This project focused on building software for coordinated multi-UAV behavior in a search-and-rescue setting. My work centered on autonomy infrastructure, dispatch coordination, and simulation-driven validation for multi-vehicle missions.
What I Worked On
- built a multi-UAV dispatch coordination system for dynamic task assignment
- implemented mission and flight-control nodes for autonomous mission behavior
- integrated PX4 and MAVROS for synchronized multi-vehicle operation
- helped develop a full autonomy test stack using PX4 SITL, Gazebo, and
robot_localization - supported repository maintenance, documentation, and reproducible development workflows
Technical Focus
A major part of this project was connecting mission-level decision making with lower-level vehicle control. That meant thinking about how multiple UAVs would receive assignments, update state, and coordinate behavior in a way that could be tested safely in simulation before real deployment.

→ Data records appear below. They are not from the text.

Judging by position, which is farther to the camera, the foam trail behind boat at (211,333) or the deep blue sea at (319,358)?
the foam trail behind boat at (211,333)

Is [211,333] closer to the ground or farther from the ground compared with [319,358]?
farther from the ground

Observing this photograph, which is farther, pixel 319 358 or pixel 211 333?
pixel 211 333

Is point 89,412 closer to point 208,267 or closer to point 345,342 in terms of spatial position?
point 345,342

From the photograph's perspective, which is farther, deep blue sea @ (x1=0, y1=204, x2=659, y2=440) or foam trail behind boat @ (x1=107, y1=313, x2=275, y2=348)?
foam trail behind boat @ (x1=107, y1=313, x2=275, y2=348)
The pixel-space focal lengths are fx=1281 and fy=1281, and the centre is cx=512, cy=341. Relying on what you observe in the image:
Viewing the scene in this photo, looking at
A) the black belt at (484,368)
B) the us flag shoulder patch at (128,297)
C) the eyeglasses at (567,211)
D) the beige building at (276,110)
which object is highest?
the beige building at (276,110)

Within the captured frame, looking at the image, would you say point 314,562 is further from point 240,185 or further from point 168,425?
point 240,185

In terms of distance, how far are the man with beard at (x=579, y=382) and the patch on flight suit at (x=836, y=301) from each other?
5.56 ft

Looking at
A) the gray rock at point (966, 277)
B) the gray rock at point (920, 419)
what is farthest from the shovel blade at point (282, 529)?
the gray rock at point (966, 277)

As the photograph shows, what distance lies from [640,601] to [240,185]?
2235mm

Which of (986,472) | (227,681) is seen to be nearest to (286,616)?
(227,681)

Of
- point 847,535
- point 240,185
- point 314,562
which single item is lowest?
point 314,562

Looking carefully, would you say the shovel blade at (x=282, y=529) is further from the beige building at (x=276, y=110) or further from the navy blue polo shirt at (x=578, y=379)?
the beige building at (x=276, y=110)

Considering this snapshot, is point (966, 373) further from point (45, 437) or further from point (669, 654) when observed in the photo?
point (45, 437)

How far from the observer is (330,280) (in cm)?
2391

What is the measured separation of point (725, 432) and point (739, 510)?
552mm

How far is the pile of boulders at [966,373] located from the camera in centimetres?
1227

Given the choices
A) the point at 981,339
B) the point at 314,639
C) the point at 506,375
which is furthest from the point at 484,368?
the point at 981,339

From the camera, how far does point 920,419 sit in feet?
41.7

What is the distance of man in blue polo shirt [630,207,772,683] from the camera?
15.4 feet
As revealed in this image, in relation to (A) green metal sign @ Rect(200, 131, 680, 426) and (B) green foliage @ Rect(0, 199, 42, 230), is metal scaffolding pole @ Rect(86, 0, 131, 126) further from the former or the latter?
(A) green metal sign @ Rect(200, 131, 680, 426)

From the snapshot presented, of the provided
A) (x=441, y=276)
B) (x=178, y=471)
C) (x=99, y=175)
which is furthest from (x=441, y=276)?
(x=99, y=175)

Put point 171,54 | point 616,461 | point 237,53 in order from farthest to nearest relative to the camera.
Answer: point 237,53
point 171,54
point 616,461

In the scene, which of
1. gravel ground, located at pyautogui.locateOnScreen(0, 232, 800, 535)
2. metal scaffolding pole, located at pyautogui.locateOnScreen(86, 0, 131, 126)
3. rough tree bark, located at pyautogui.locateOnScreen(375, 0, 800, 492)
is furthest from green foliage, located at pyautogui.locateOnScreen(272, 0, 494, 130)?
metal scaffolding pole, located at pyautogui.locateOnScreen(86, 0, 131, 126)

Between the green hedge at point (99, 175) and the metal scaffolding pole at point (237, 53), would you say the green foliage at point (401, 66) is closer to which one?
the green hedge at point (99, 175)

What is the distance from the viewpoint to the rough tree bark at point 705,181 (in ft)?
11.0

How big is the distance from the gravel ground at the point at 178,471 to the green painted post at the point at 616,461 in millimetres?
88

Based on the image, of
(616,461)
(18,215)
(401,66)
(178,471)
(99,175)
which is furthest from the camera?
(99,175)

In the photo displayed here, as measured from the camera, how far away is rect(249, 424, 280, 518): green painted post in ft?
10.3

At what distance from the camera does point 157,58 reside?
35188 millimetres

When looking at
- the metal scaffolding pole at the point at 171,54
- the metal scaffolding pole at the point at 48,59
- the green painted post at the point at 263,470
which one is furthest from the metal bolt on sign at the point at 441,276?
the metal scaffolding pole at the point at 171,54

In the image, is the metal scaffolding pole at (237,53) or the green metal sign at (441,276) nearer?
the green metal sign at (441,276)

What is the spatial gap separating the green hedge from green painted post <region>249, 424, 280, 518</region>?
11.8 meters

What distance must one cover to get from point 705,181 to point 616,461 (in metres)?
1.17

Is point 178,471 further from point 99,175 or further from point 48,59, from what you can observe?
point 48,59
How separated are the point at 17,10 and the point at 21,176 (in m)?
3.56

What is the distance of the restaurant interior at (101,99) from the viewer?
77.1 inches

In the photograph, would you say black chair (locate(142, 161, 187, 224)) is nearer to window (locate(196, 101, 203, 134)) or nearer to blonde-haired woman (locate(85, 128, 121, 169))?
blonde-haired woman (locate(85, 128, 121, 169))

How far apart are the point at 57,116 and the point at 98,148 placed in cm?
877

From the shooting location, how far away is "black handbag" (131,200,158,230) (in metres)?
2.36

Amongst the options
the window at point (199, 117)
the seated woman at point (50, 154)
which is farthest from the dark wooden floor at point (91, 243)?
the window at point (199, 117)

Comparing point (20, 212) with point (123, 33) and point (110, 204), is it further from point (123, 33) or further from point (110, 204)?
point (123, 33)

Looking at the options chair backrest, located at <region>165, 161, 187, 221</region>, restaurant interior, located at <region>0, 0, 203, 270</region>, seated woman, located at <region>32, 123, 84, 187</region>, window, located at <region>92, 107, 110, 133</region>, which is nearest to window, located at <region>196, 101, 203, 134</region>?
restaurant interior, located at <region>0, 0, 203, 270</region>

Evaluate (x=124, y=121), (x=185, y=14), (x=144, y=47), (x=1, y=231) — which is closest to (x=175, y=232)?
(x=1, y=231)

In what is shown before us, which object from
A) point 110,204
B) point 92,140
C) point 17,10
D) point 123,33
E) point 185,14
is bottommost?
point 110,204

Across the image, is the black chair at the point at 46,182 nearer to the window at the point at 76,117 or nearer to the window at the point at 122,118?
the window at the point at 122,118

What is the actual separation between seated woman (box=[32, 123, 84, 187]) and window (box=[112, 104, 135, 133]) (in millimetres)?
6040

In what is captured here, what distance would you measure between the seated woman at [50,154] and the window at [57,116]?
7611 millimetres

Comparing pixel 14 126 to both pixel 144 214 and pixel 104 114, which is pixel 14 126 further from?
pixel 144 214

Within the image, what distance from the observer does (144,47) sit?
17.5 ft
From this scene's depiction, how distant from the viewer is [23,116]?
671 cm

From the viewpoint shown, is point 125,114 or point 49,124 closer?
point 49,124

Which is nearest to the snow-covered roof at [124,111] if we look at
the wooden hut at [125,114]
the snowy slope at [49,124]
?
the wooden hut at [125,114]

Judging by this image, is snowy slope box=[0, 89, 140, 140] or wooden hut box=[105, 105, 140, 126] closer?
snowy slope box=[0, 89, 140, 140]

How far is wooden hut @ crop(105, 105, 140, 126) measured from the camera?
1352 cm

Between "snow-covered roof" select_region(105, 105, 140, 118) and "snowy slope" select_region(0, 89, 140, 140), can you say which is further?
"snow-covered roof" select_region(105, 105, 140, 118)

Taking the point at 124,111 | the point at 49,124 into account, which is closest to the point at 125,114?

I also worked on simulation-based validation to test navigation, state estimation, and multi-UAV interactions. This helped create a more reliable development loop and made it easier to iterate on autonomy logic before hardware integration.
What I Learned
This project strengthened my experience with robotics software architecture, ROS2-based development, and simulation-first validation. It also gave me deeper exposure to autonomy pipelines, version-controlled collaboration, and building systems intended for reproducibility and sponsor-facing deliverables.